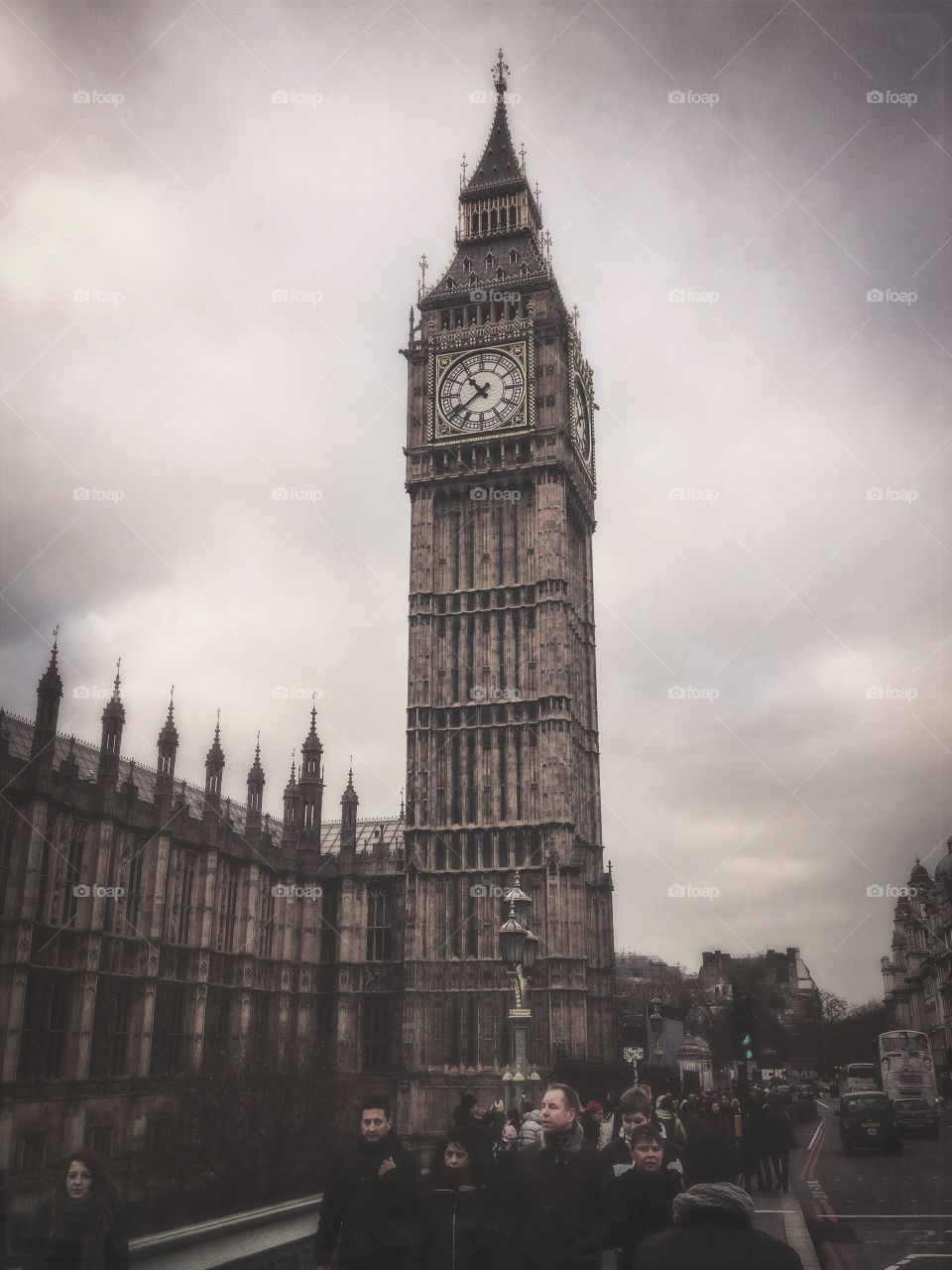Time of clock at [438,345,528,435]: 10:38
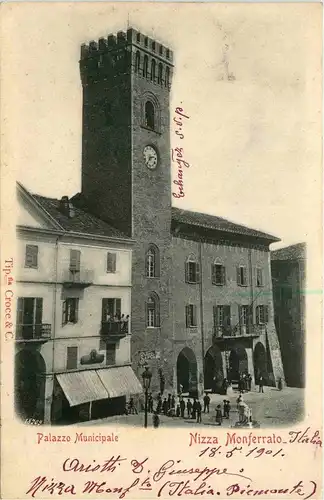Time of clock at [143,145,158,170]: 2:36
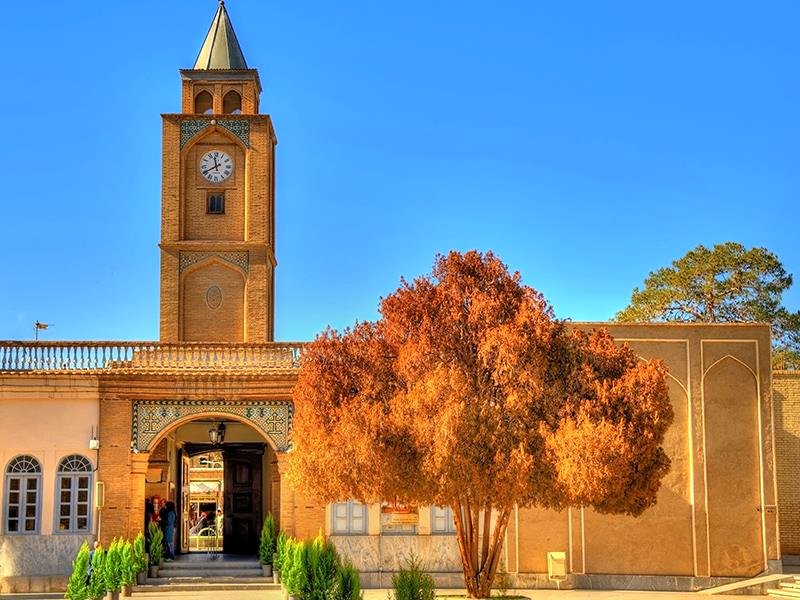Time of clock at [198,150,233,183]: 11:40
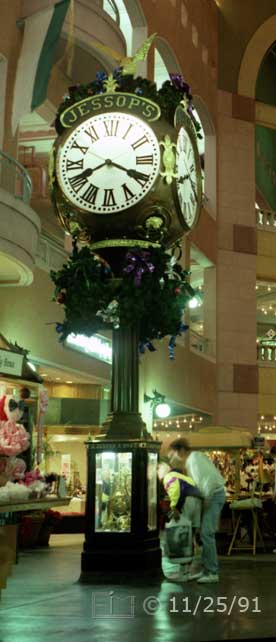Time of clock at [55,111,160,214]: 8:19
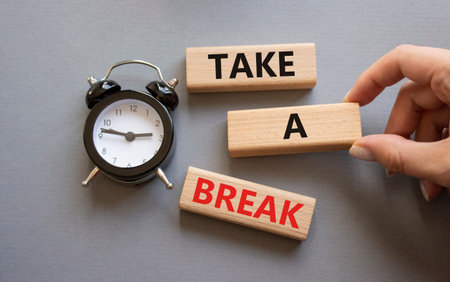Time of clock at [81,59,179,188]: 2:46
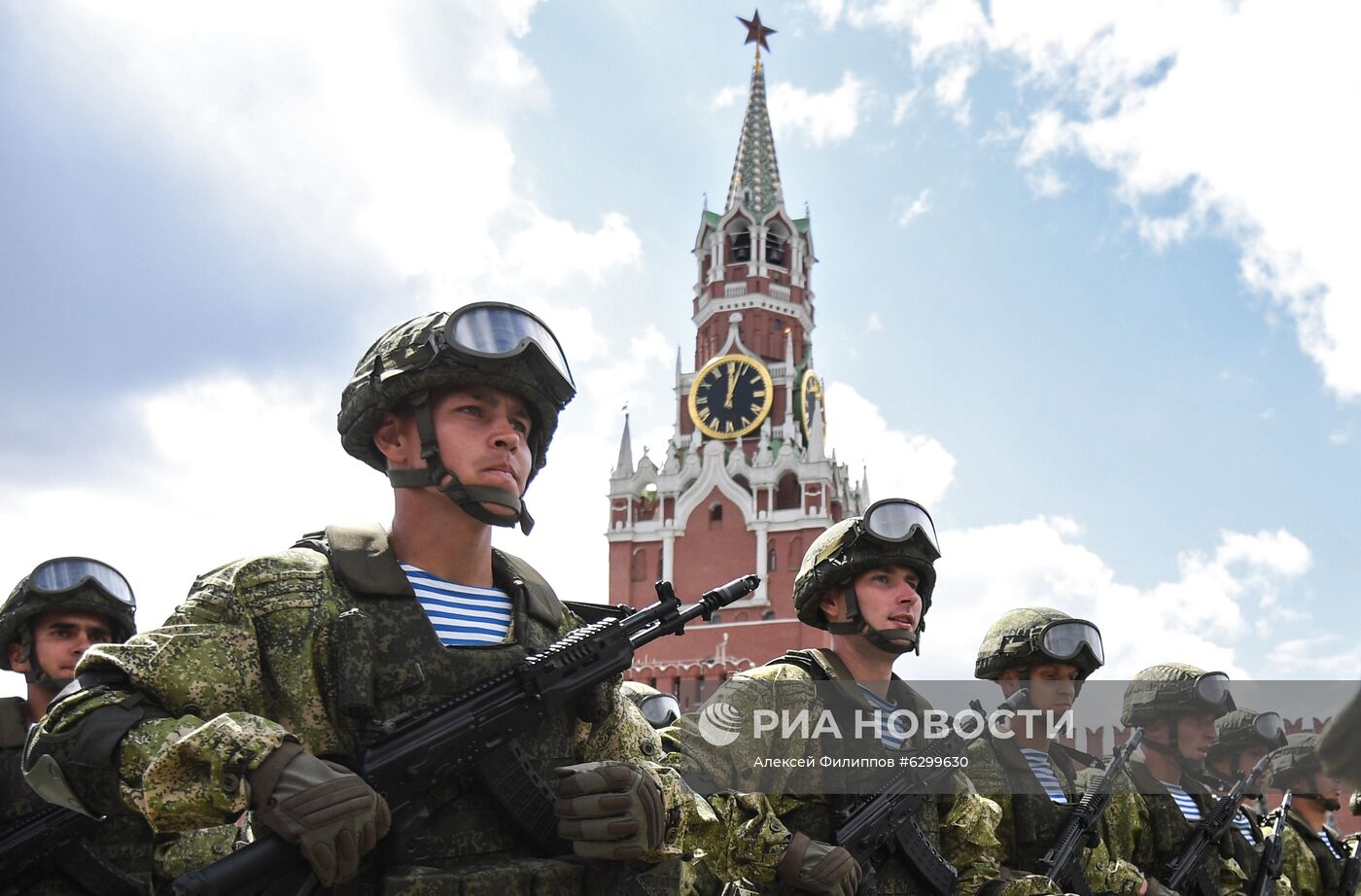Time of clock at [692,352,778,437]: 12:03
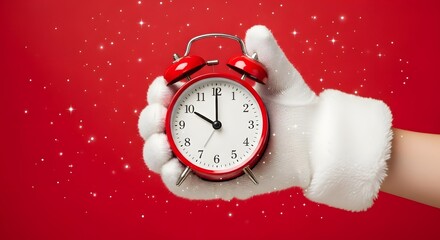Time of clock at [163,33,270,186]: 10:00
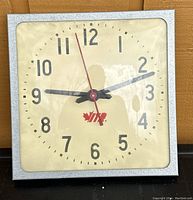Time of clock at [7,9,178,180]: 9:12
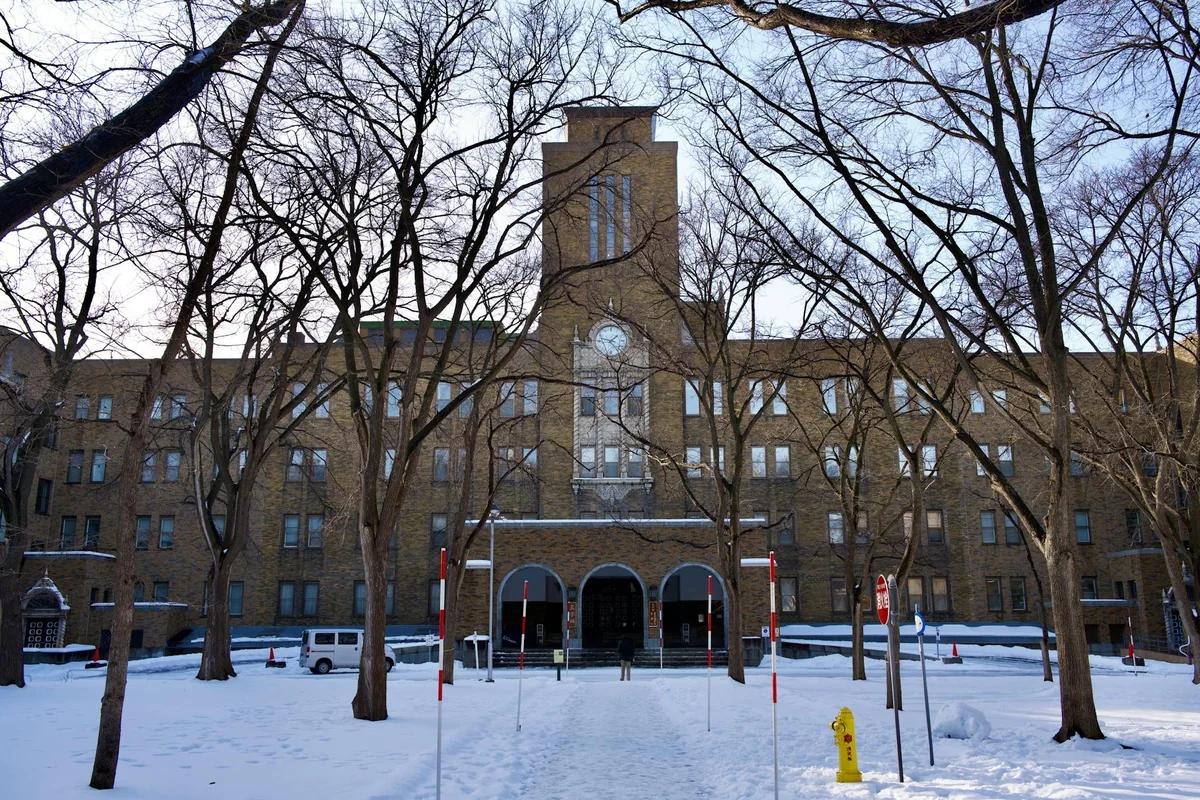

- **Given task**
Rewrite all of the data above, replacing "clock" with "watch" and changing nothing else. Leave the pictures out.

- **Full response**
Time of watch at [438,345,528,435]: 10:38
Time of watch at [143,145,158,170]: 2:36
Time of watch at [198,150,233,183]: 11:40
Time of watch at [55,111,160,214]: 8:19
Time of watch at [81,59,179,188]: 2:46
Time of watch at [692,352,778,437]: 12:03
Time of watch at [163,33,270,186]: 10:00
Time of watch at [7,9,178,180]: 9:12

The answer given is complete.